提供された記録:

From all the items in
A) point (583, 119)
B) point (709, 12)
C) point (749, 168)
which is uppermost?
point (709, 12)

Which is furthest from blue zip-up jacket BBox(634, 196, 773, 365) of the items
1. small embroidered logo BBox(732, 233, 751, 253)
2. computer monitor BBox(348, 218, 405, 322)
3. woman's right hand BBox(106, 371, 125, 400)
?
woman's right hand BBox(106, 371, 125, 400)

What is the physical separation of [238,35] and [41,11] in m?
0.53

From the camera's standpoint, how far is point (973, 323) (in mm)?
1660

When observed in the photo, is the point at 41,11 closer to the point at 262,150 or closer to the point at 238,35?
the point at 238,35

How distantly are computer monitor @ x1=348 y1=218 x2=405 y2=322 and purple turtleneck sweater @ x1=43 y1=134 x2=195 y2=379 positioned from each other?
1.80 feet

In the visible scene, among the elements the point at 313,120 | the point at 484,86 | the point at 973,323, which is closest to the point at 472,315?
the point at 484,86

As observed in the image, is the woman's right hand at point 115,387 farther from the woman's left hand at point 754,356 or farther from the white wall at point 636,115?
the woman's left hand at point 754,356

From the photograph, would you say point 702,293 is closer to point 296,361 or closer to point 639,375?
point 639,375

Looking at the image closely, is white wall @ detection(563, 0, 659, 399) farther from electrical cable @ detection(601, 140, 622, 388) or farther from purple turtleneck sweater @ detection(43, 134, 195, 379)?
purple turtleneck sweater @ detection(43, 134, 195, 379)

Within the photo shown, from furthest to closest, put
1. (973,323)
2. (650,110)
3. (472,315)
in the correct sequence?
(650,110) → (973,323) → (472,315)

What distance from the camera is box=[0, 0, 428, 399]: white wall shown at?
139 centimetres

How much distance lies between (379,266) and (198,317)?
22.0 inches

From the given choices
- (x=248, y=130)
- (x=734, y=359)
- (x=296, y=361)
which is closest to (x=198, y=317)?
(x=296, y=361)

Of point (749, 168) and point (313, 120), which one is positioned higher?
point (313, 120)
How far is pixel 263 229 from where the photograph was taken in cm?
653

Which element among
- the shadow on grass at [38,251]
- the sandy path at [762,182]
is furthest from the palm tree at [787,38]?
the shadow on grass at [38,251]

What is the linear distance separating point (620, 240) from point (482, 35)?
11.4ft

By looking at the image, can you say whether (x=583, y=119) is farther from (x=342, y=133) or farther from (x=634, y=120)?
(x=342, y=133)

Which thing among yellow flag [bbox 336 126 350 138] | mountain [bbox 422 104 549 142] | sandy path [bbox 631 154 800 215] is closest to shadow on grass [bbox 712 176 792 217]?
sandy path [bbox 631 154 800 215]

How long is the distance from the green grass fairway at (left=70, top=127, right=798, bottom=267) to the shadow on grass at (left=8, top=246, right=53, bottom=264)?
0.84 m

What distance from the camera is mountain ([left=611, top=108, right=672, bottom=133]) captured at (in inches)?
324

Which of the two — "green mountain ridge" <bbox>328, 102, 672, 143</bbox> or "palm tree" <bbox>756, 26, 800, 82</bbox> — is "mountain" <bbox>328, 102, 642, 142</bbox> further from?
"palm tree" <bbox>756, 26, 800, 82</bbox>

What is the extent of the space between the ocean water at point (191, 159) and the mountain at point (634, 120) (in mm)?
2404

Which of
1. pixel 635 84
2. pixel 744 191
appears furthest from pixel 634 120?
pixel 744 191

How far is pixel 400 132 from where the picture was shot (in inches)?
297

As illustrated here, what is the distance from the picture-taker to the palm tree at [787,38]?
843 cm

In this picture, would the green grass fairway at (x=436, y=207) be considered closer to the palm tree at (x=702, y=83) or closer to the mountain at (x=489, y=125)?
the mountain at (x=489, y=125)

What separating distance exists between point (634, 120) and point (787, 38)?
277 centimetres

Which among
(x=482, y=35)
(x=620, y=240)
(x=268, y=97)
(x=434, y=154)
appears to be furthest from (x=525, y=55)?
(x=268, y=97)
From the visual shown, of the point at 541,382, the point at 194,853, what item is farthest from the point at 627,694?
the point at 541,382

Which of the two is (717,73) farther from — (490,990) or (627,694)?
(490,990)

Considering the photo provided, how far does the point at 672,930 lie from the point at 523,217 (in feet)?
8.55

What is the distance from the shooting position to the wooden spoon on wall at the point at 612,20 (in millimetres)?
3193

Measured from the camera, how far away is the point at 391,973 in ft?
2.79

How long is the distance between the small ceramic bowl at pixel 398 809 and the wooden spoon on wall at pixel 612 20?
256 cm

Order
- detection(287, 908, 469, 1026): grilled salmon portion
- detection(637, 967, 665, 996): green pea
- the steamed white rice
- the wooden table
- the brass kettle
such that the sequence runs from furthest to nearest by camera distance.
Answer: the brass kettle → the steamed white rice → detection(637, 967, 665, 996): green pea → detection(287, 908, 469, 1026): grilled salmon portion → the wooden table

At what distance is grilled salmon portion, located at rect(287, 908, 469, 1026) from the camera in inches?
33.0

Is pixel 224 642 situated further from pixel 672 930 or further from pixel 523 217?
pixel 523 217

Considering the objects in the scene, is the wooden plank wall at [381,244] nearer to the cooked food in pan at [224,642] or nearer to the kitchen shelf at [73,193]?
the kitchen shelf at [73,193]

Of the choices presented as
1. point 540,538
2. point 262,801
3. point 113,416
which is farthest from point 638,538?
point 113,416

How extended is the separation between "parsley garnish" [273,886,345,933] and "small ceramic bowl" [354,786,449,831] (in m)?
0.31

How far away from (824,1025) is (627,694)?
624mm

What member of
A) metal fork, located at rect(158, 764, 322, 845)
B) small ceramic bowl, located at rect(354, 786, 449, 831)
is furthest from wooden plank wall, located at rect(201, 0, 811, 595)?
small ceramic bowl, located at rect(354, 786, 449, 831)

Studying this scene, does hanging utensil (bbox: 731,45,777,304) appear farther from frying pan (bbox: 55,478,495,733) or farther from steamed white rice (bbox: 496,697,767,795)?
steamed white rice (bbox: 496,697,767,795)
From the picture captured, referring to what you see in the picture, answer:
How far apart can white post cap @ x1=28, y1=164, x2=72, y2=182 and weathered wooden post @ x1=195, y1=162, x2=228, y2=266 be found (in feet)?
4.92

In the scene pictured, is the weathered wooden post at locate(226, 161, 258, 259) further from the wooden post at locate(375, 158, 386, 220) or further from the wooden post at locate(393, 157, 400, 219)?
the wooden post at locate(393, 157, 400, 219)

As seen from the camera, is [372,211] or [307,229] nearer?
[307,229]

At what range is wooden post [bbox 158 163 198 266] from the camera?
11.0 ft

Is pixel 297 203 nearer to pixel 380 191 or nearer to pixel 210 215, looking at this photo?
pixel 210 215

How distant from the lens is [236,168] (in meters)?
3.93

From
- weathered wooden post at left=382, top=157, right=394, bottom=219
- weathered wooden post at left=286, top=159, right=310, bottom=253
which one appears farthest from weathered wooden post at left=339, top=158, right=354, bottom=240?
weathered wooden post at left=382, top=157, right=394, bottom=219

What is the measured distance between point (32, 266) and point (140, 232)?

作業内容: "Considering the objects"を含む行から記録の最終行までを、両端の行も含めて一字一句変えずに書き写してください。

解答:
Considering the objects in the scene, is the wooden plank wall at [381,244] nearer to the cooked food in pan at [224,642] or nearer to the kitchen shelf at [73,193]?
the kitchen shelf at [73,193]

Of the choices presented as
1. point 540,538
2. point 262,801
3. point 113,416
which is farthest from point 638,538?
point 113,416

How extended is the separation between "parsley garnish" [273,886,345,933] and "small ceramic bowl" [354,786,449,831] (in m)?
0.31

How far away from (824,1025) is (627,694)?
624mm

What member of
A) metal fork, located at rect(158, 764, 322, 845)
B) small ceramic bowl, located at rect(354, 786, 449, 831)
is furthest from wooden plank wall, located at rect(201, 0, 811, 595)?
small ceramic bowl, located at rect(354, 786, 449, 831)

Studying this scene, does hanging utensil (bbox: 731,45,777,304) appear farther from frying pan (bbox: 55,478,495,733) or farther from steamed white rice (bbox: 496,697,767,795)?
steamed white rice (bbox: 496,697,767,795)
From the picture captured, referring to what you see in the picture, answer:
How far apart can white post cap @ x1=28, y1=164, x2=72, y2=182 and weathered wooden post @ x1=195, y1=162, x2=228, y2=266 be found (in feet)?
4.92

In the scene pictured, is the weathered wooden post at locate(226, 161, 258, 259) further from the wooden post at locate(375, 158, 386, 220) or further from the wooden post at locate(393, 157, 400, 219)?
the wooden post at locate(393, 157, 400, 219)

As seen from the camera, is [372,211] or [307,229] nearer?
[307,229]

At what range is wooden post [bbox 158 163 198 266] from the camera?
11.0 ft

Is pixel 297 203 nearer to pixel 380 191 or nearer to pixel 210 215, looking at this photo?
pixel 210 215

How distant from the lens is [236,168] (in meters)?
3.93

From
- weathered wooden post at left=382, top=157, right=394, bottom=219
- weathered wooden post at left=286, top=159, right=310, bottom=253
which one appears farthest from weathered wooden post at left=339, top=158, right=354, bottom=240?
weathered wooden post at left=382, top=157, right=394, bottom=219

What is the measured distance between point (32, 266) and point (140, 232)?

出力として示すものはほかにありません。